Cite as: http://hdl.handle.net/21.11116/0000-0001-CE4C-3
Abstract
We describe an innovative modification of the Immuno-PCR technology for automatable high sensitive antigen detection. The Magneto Immuno-PCR (M-IPCR) is based on antibody-functionalized biogenic magnetosome nanoparticles revealing major advantages over synthetic magnetic particles. The general principle of the M-IPCR is similar to that of a two-sided (sandwich) immunoassay.

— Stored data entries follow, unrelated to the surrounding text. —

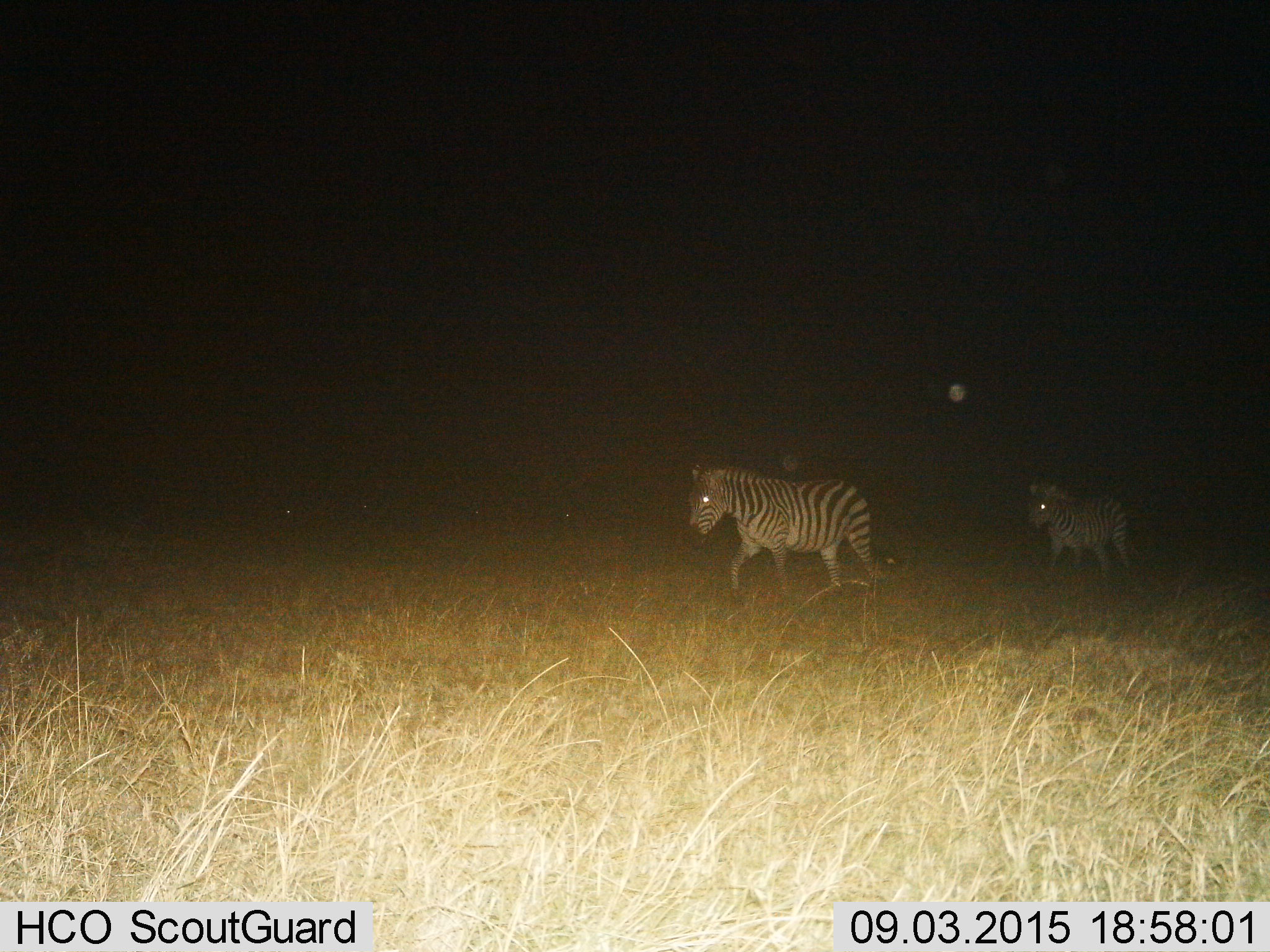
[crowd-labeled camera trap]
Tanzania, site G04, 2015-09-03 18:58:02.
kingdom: Animalia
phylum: Chordata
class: Mammalia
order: Perissodactyla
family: Equidae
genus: Equus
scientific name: Equus quagga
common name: plains zebra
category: zebra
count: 2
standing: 11%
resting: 0%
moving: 100%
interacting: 0%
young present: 11%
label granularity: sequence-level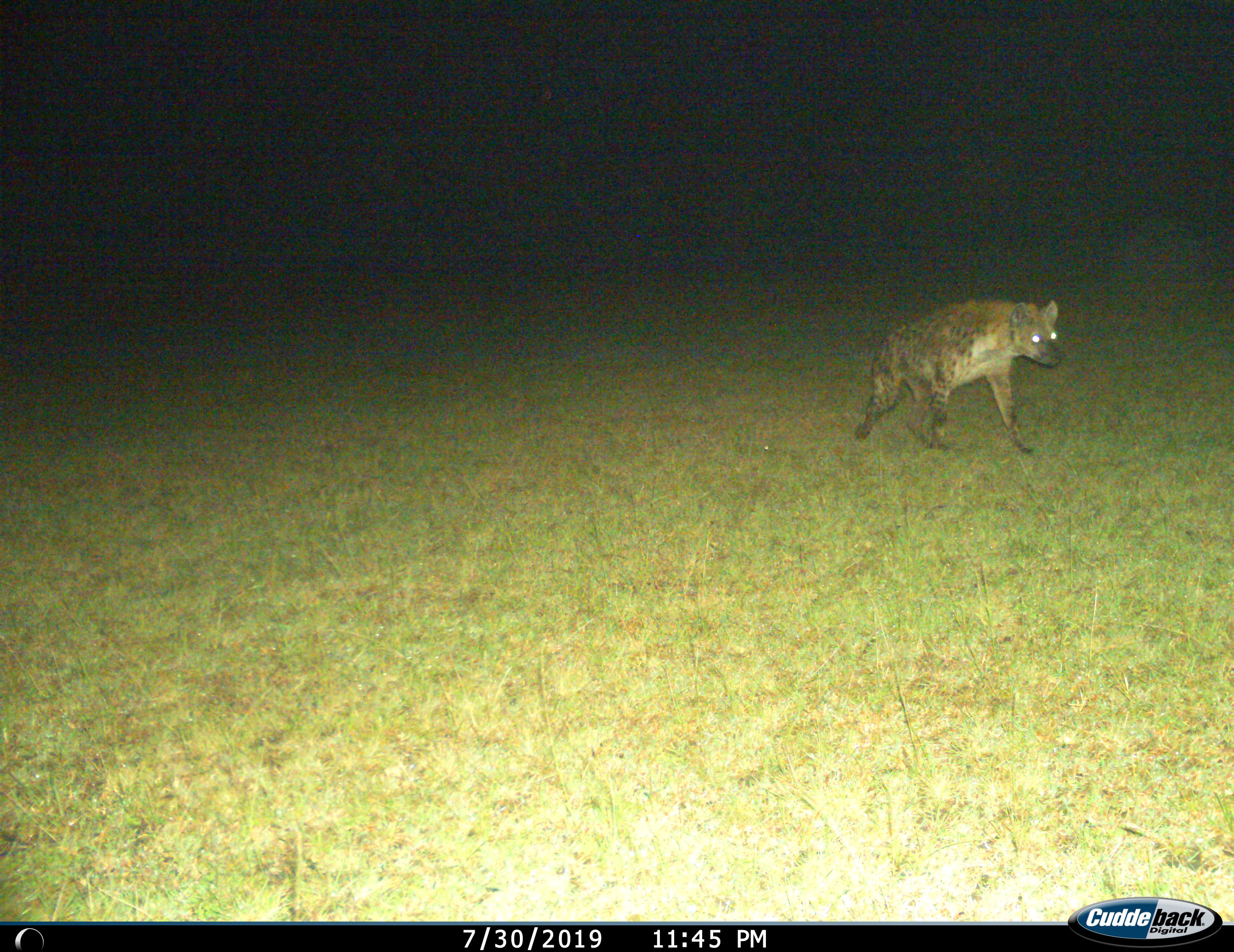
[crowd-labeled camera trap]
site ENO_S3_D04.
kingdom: Animalia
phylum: Chordata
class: Mammalia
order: Carnivora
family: Hyaenidae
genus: Crocuta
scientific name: Crocuta crocuta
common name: spotted hyena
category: hyenaspotted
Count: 1.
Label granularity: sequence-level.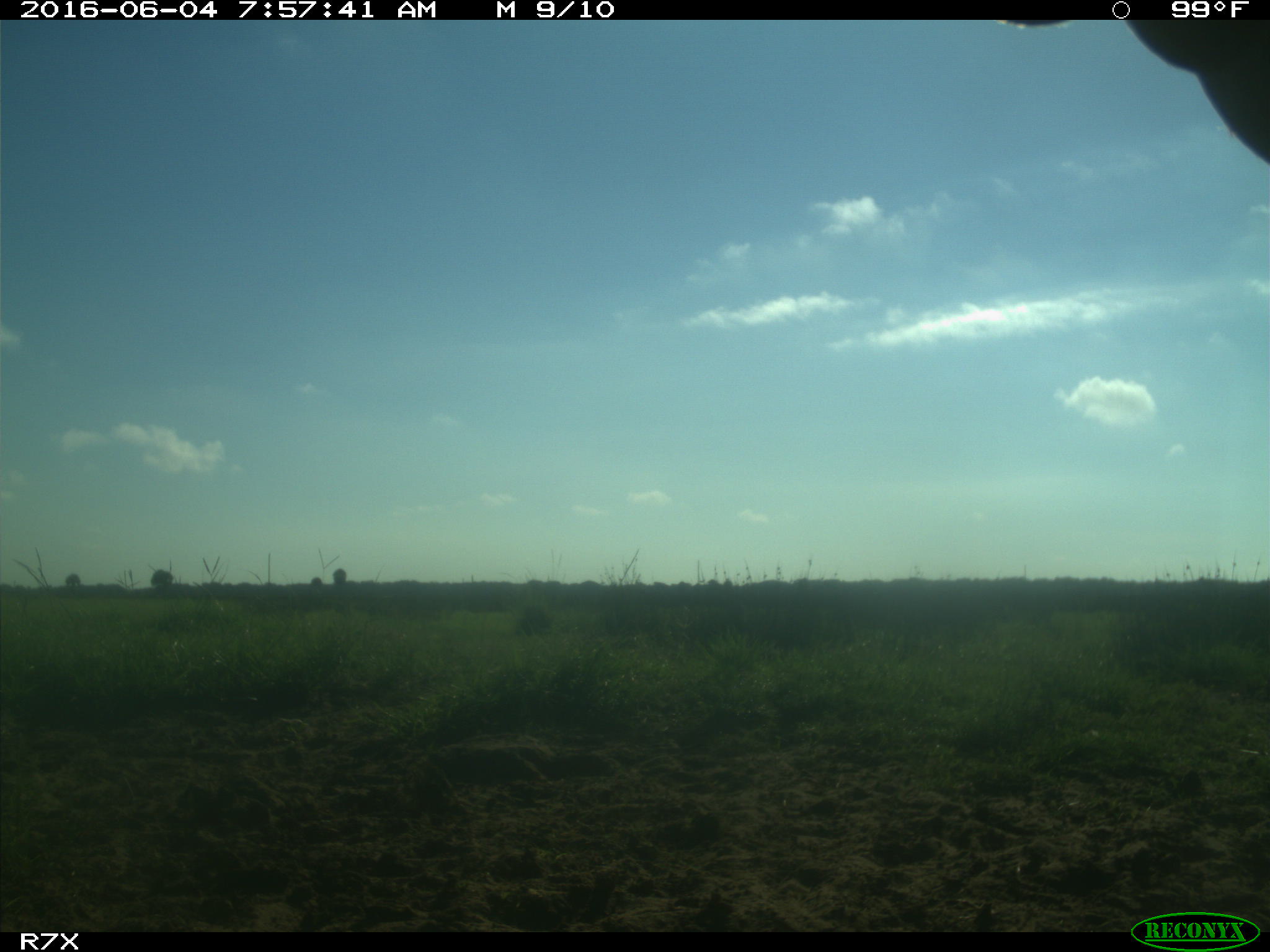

However, antibody-functionalized magnetosome conjugates were employed for the immobilization and magnetic enrichment of the signal generating detection complex enabling the establishment of a surface independent immunoassay. To this end, the M-IPCR was carried out by simultaneously tagging the antigen with the reagent for read-out, i.e., a conjugate comprising the specific antibody and DNA fragments, in the presence of the antibody-functionalized magnetosomes. To demonstrate the general functionality of the M-IPCR, the detection of recombinant Hepatitis B surface Antigen (HBsAg) in human serum was established. We observed a detection limit of 320 pg/ml of HBsAg using the M-IPCR, which was about 100-fold more sensitive than the analogous Magneto-ELISA, established in parallel for comparison purposes.